Supporting Germany’s efforts to transition to a green economy, Scholz also warned over the energy-intensive way the decentralized Bitcoin network is maintained.
According to the University of Cambridge Bitcoin Electricity Consumption Index, The Bitcoin network is thought to consume almost 200 terawatt-hours of electricity annually, which is comparable to the power consumption of Thailand.
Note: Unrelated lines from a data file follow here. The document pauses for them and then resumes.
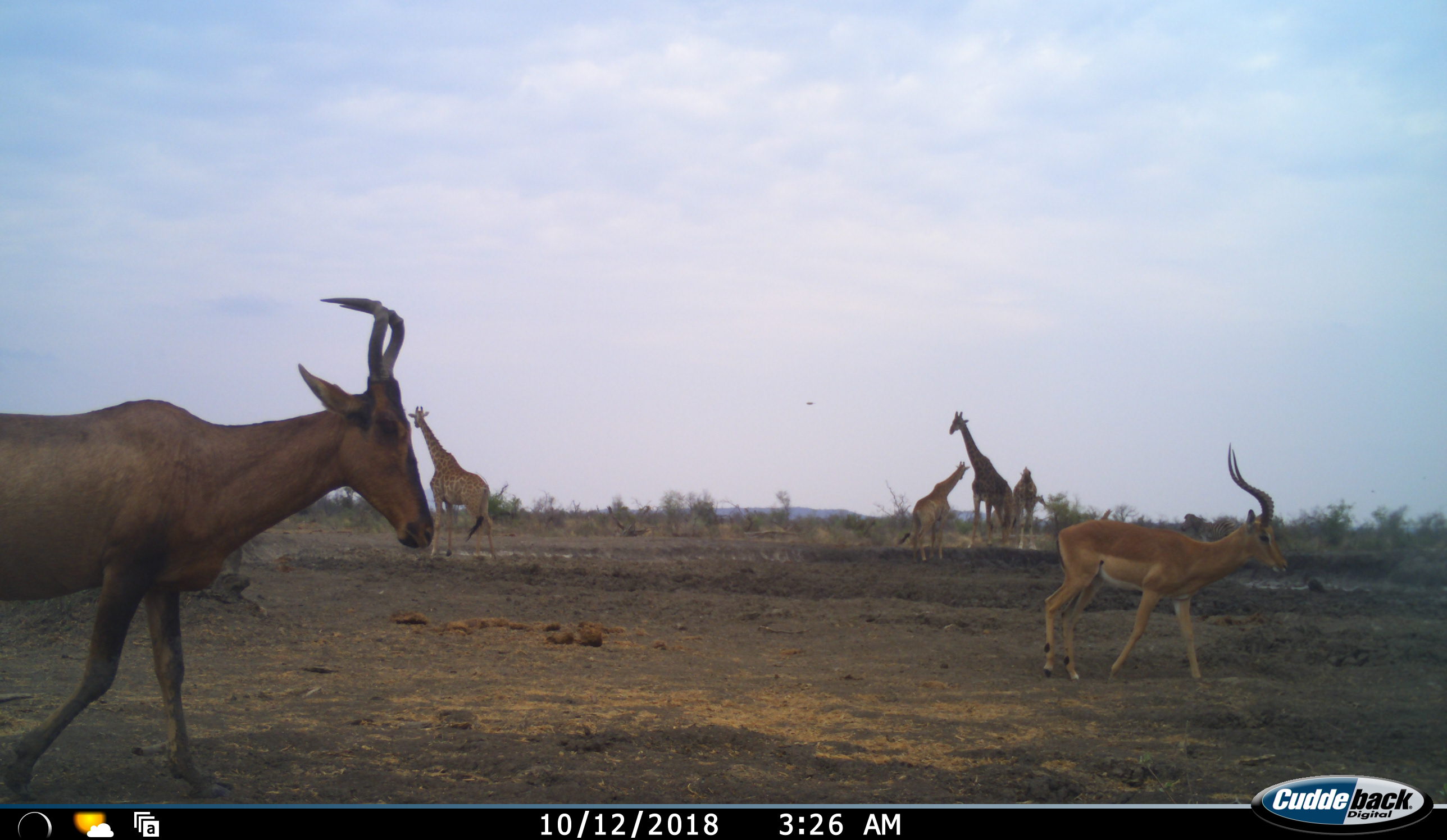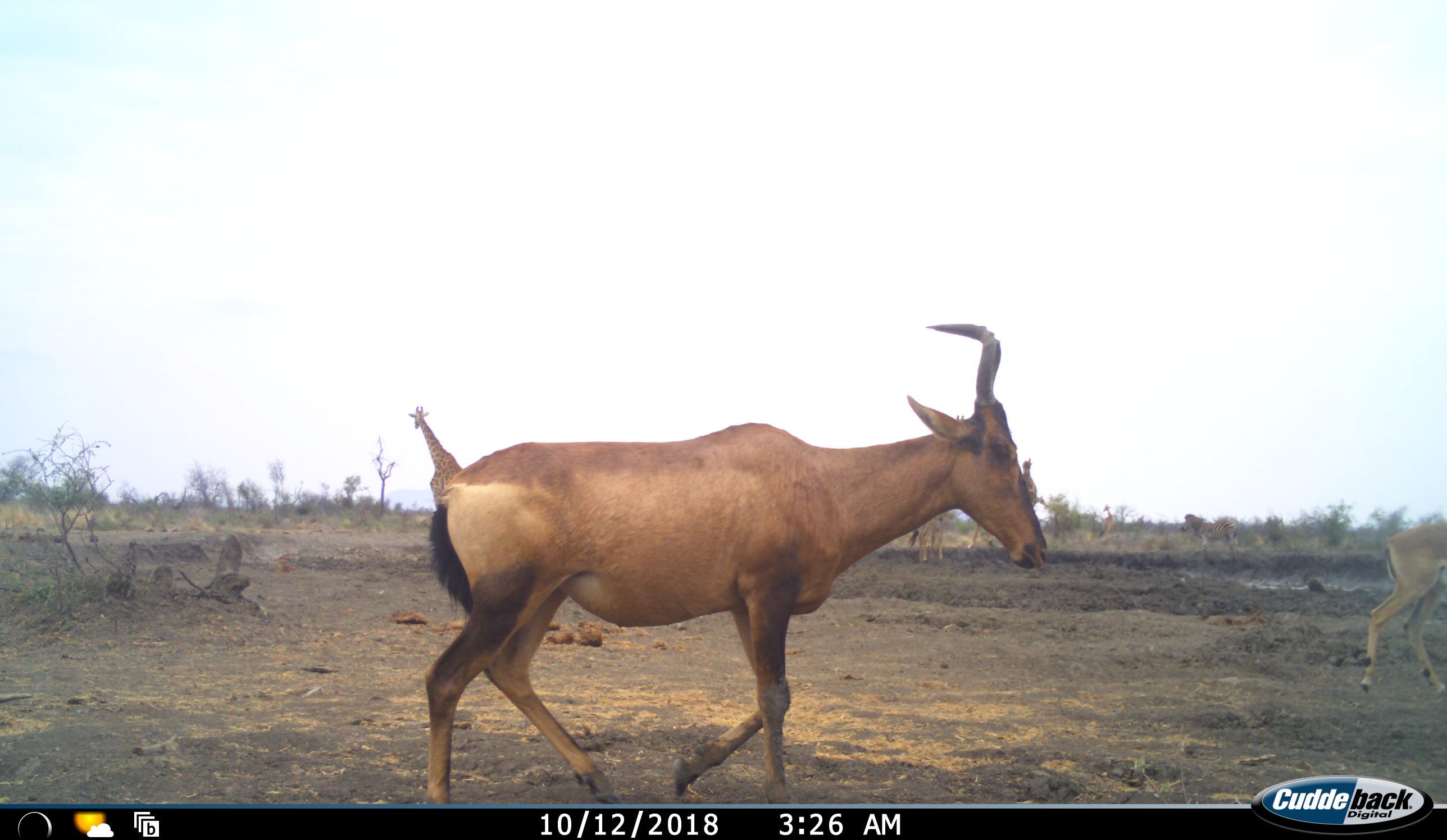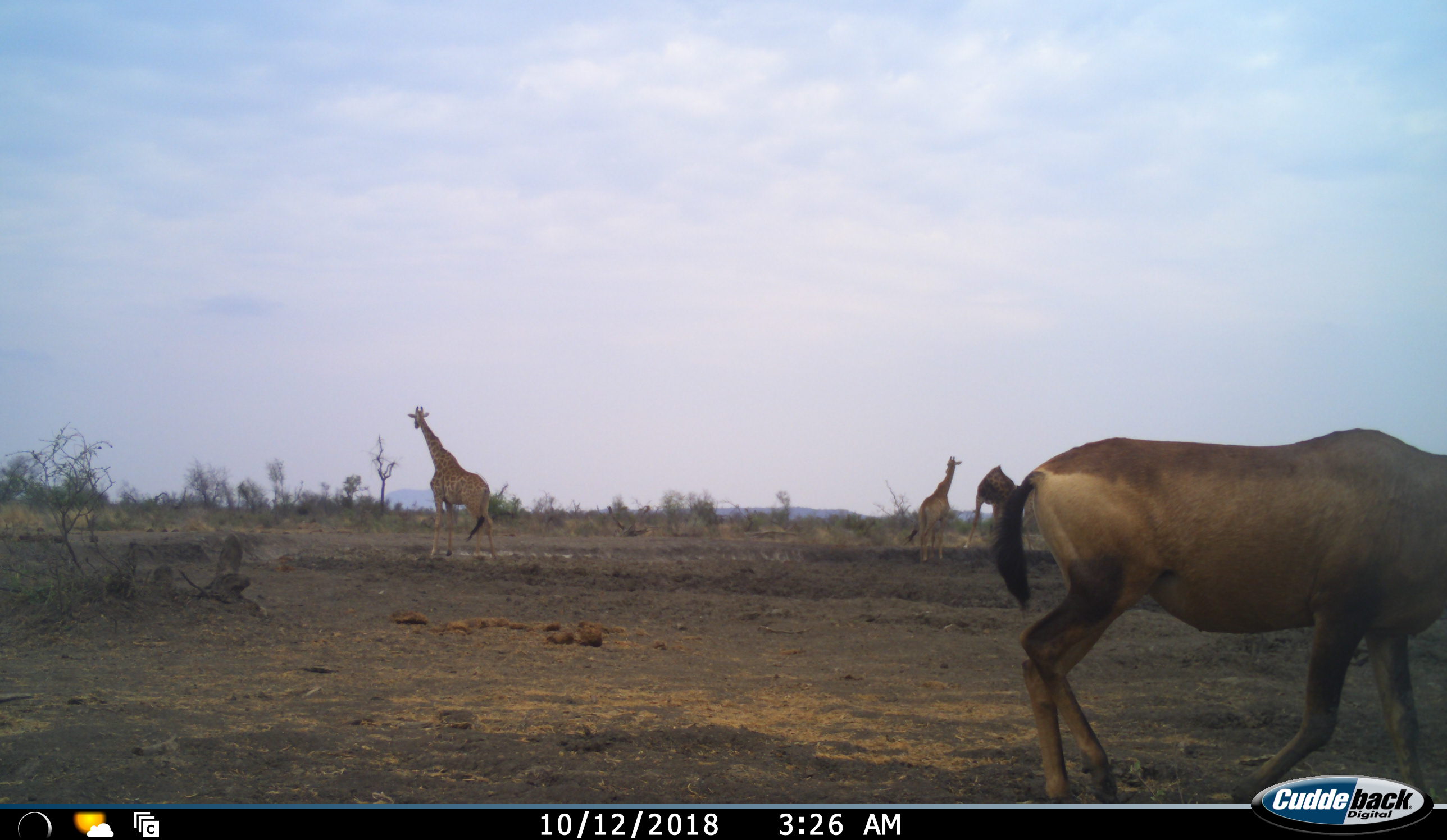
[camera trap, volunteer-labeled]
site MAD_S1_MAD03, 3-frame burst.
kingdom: Animalia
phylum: Chordata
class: Mammalia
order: Artiodactyla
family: Giraffidae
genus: Giraffa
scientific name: Giraffa camelopardalis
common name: giraffe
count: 4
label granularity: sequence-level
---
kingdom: Animalia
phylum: Chordata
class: Mammalia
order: Artiodactyla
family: Bovidae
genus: Alcelaphus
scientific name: Alcelaphus buselaphus caama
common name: red hartebeest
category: hartebeestred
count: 1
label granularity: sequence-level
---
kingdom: Animalia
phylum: Chordata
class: Mammalia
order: Artiodactyla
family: Bovidae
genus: Aepyceros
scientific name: Aepyceros melampus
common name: impala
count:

Earlier this month, Swedish authorities called on the European Union to ban energy-intensive Bitcoin and crypto creation and network maintenance—a process known as mining.
Recently, Scholz also criticized Facebook’s plans to launch its own cryptocurrency Diem, calling changes made by the social network to address regulator concerns “cosmetic.”
“I do not support private-sector digital currencies,” he said in November 2020, adding: “We must do everything possible to make sure the currency monopoly remains in the hands of states.”
Scholz is not the only world leader who warns over growing Bitcoin and cryptocurrency use.
Last week, Hillary Clinton, the former US presidential hopeful and secretary of state, said the rise of bitcoin and cryptocurrencies could undermine the US dollar’s reserve currency status.
“What looks like a very interesting and somewhat exotic effort to literally mine new coins in order to trade with them has the potential for undermining currencies, for undermining the role of the dollar as the reserve currency, for destabilizing nations, perhaps starting with small ones but going much larger,” Clinton said, speaking at the Bloomberg New Economy Forum in Singapore, and added that she hopes “nation-states start paying greater attention to is the rise of cryptocurrency.”